Last year, when I bought what is probably my single most favourite possession, my Lendrum DT spinning wheel...which is made by hand by the extremely talented Gord Lendrum who also happens to be Canadian....from the wonderful Francine who introduced me to spinning and owns Rovings....she threw in a 13oz. bag of Polwarth roving to get me started. It's roughly equally divided into 3 colours: light blue/white, blue and purple. So I decided I would spin my first 3-ply and by separating them out by colour and then putting them together again perhaps achieve a somewhat consistent look to the finished whatever-it-will-be. I figure I'll wait until I know the gauge and meterage before picking a project.

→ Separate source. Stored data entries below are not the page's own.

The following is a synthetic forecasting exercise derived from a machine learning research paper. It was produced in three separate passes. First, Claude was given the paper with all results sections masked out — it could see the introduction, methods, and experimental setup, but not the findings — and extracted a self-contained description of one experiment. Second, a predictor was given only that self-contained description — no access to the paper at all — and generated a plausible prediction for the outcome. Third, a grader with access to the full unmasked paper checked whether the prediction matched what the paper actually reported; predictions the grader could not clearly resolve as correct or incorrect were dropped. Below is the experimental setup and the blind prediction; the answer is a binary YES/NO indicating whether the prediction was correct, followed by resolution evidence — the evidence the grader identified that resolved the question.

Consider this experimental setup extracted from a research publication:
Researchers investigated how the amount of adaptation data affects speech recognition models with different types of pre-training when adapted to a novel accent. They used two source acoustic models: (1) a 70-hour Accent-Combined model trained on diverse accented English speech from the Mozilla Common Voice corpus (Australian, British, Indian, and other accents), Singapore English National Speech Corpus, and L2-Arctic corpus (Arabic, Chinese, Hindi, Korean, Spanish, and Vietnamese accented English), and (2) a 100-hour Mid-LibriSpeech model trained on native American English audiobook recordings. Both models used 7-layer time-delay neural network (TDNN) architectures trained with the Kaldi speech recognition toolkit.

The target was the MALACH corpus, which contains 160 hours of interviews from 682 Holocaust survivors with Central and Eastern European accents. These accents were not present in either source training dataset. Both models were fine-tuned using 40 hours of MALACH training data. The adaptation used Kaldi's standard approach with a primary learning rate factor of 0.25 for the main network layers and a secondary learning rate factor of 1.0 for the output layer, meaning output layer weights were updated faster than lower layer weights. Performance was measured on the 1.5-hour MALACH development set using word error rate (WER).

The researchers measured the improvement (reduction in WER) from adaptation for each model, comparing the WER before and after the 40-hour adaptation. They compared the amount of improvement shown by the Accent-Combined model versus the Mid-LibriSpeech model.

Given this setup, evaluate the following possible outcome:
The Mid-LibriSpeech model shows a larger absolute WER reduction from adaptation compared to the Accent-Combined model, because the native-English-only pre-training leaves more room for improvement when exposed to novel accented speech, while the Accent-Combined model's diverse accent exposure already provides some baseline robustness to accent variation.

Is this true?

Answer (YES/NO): YES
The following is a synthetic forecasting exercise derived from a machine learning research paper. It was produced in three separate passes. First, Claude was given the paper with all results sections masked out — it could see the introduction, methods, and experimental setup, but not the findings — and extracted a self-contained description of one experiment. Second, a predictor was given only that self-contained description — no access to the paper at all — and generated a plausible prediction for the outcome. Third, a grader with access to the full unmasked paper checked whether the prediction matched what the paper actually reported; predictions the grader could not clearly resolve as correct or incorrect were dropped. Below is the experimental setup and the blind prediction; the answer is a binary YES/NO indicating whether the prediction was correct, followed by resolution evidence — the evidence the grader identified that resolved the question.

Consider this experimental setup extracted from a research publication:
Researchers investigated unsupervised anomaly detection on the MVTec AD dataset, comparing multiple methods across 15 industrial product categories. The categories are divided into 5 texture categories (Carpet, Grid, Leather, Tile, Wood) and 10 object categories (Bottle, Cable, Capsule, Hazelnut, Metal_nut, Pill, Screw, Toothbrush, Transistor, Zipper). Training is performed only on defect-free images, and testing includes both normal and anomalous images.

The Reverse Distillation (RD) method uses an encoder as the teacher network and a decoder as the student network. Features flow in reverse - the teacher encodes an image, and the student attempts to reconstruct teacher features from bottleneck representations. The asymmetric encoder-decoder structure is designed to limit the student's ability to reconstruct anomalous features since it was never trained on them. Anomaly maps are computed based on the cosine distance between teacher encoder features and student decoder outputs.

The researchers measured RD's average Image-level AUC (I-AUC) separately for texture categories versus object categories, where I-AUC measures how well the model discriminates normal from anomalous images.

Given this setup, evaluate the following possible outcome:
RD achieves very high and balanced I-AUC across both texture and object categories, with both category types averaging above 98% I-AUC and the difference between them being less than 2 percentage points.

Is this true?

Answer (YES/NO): YES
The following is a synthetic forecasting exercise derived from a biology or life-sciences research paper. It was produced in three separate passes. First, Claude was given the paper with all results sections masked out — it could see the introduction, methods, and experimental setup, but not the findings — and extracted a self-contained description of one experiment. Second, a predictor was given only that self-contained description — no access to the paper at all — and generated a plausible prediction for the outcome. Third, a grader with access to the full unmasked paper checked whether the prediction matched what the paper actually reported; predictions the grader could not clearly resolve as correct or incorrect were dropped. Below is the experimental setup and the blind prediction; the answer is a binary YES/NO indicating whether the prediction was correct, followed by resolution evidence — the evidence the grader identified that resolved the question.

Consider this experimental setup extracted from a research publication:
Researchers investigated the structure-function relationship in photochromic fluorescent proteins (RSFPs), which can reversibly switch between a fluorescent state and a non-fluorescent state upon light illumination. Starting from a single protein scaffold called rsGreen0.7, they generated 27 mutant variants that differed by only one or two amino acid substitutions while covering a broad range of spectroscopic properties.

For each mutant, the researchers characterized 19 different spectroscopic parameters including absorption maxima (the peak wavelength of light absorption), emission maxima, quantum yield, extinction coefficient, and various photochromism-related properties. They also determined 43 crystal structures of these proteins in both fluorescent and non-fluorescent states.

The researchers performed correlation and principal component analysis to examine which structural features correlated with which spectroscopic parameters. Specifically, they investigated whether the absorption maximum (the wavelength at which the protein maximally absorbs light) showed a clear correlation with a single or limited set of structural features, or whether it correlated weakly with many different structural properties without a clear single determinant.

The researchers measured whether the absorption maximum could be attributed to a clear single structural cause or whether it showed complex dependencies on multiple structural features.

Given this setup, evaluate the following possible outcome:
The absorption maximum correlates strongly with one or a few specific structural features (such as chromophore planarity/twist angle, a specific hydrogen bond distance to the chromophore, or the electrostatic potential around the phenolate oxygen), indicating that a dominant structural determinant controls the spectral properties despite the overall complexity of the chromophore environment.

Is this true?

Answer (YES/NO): NO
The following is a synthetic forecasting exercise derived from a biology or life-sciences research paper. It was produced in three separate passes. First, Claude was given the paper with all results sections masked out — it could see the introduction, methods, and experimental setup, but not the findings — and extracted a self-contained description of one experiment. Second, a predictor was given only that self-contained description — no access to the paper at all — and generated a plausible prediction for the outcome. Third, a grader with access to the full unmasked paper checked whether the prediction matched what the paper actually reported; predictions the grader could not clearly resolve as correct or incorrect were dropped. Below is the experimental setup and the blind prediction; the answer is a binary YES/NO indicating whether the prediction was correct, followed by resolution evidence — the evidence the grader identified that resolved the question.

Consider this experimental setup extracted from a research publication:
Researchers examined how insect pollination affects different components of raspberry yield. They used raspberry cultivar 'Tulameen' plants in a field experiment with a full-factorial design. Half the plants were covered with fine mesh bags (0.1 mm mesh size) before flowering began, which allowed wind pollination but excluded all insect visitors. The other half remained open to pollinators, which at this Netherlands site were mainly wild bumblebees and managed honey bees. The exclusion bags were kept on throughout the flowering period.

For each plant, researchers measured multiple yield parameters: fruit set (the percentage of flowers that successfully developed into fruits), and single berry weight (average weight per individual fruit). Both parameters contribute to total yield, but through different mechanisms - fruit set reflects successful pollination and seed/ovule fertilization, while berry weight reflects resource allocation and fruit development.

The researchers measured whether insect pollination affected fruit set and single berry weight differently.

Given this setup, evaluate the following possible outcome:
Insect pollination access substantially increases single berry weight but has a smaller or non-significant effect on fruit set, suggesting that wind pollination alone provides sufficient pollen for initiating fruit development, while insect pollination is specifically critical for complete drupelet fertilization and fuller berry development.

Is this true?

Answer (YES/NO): NO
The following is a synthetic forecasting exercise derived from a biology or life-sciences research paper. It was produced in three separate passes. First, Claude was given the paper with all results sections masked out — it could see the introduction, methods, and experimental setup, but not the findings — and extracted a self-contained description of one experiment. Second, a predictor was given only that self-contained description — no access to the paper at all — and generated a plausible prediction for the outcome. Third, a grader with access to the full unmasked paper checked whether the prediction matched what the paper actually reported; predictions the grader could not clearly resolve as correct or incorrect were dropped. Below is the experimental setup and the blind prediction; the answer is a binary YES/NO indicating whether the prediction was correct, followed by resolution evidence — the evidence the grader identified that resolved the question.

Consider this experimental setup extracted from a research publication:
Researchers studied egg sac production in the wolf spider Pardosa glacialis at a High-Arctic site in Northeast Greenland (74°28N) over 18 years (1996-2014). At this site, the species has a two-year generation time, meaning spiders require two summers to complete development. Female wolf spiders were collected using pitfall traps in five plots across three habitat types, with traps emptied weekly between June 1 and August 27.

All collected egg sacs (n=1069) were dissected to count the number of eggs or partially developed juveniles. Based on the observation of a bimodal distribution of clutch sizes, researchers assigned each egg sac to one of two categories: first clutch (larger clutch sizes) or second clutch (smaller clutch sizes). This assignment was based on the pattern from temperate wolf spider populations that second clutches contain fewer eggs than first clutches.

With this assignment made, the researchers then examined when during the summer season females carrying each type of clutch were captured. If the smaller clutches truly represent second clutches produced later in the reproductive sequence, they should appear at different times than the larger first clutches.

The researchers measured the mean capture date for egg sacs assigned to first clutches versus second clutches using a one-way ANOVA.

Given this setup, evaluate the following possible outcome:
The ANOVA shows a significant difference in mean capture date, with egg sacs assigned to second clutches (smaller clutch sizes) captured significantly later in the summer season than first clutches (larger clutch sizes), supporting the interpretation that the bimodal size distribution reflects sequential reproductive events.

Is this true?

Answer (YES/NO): YES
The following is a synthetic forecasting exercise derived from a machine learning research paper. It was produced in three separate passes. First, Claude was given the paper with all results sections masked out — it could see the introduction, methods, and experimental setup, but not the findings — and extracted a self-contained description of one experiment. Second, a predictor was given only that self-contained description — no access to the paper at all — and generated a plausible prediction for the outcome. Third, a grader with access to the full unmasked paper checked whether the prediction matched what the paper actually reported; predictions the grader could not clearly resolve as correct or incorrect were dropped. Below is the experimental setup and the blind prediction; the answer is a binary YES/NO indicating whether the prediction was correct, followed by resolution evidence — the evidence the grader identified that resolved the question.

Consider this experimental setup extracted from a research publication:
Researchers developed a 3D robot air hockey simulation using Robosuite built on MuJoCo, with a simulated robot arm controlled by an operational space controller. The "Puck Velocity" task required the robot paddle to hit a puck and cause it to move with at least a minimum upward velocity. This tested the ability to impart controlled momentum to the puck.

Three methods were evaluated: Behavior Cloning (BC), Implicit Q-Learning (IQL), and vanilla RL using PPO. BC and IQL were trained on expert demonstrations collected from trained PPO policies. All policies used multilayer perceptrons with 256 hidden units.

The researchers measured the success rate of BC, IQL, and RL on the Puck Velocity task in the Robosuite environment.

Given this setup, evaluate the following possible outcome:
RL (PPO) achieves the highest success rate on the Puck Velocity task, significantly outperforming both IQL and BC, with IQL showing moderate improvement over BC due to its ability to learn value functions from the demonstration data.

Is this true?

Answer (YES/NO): NO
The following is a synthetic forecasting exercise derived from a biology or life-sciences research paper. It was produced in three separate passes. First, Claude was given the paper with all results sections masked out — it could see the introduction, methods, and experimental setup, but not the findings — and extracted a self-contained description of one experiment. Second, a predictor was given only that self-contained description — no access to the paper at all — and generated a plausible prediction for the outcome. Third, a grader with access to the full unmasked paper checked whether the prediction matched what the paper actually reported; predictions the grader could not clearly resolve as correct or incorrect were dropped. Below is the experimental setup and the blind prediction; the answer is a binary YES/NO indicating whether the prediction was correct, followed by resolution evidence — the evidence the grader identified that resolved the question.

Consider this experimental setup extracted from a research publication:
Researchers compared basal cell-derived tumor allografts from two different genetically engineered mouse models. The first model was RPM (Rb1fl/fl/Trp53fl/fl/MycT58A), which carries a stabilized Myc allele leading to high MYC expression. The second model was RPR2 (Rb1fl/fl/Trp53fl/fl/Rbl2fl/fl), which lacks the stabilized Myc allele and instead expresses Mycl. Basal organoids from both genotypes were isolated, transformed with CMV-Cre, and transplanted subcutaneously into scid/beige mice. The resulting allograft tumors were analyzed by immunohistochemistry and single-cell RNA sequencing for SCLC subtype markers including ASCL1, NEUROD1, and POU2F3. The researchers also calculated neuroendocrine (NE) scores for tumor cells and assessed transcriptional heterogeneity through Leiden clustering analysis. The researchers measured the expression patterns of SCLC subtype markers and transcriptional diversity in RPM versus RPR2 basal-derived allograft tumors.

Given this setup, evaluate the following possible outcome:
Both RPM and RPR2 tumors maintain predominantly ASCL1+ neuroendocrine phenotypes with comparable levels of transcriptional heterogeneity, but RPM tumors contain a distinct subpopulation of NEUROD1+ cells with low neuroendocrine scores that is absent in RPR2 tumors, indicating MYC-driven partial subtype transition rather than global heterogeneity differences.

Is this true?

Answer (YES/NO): NO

I'm hoping for a child-sized sweater.

February 24, 2009

process oriented



What project this will eventually be: Hourglass (Ravelry) by Joelle Hoverson
Spinning: 2-ply worsted weight on Lendrum DT wheel
Inspired by Yarn Harlot, I thought I'd show the work in progress for my first handspun sweater. It's slow going, but mostly because I keep getting distracted by spinning sock yarn. For socks I like to have several colours, but for sweaters mostly solid. So a handspun solid coloured sweater is not so visually impressive as it might otherwise be. I'm trying for a bit of thick/thin nubbiness just for some interest. But the style is one I think I'll get much wear from - a simple bell-sleeved pullover.

February 17, 2009

things I've dyed, then spun, then not finished




I'm scattered. My knitting/dyeing/spinning life is somewhat reflective of my work life: a zillion projects that I flit between like a butterfly, never landing quite long enough to reach a satisfying conclusion (FO), at least not until several months have passed, or someone's waiting for it, or there's a deadline. I used to have more project monogamy at work. I'd be working on one thing for months, nay, YEARS at a time. My time log sheets were hilarious. Now I project manage my own stuff as well as what a bunch of other people do.
Project monogamy at home should be a snap, but I just can't do it. Sometimes I'm cool with that, though. I have stuff simmering in a lot of different pots and I can pick up something for a bit (light scarf), then go to something else (heavy cabled sweater), for contrast. I am trying to have an assortment of things going on at once in distinct categories: dyeing stuff, spinning stuff, sweaters, socks, scarves/shawls, other accessories.
I guess it's just how I work. I'll chill now.

February 1, 2009

spinning for socks





I've been spinning for about 6 months on my wheel (6 months before that on a drop spindle) but this process is still pure magic to me. To go from a fluffy fibre to something strong and lovely to knit with. I gave a spinning demo to a big group of kids the other day and I could tell they thought it was magic, too. They've had a knitting club for a few weeks now and they're really INTO IT. Thirty or so 6-12 year olds sitting around concentrating hard on making their scarves is one of the coolest sights I've seen.